__WORK INSTRUCTION__
Would you repeat the entries beneath, with nothing changed?

===== EXCERPTED DATA =====

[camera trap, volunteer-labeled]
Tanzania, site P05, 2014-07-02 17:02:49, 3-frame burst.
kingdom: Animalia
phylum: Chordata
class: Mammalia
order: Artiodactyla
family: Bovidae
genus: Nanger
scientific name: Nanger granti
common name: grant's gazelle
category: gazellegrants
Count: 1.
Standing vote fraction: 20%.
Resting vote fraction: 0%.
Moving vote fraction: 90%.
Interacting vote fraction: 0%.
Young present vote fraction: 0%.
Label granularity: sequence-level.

=====

__ANSWER TO THIS TASK__
[camera trap, volunteer-labeled]
Tanzania, site P05, 2014-07-02 17:02:49, 3-frame burst.
kingdom: Animalia
phylum: Chordata
class: Mammalia
order: Artiodactyla
family: Bovidae
genus: Nanger
scientific name: Nanger granti
common name: grant's gazelle
category: gazellegrants
Count: 1.
Standing vote fraction: 20%.
Resting vote fraction: 0%.
Moving vote fraction: 90%.
Interacting vote fraction: 0%.
Young present vote fraction: 0%.
Label granularity: sequence-level.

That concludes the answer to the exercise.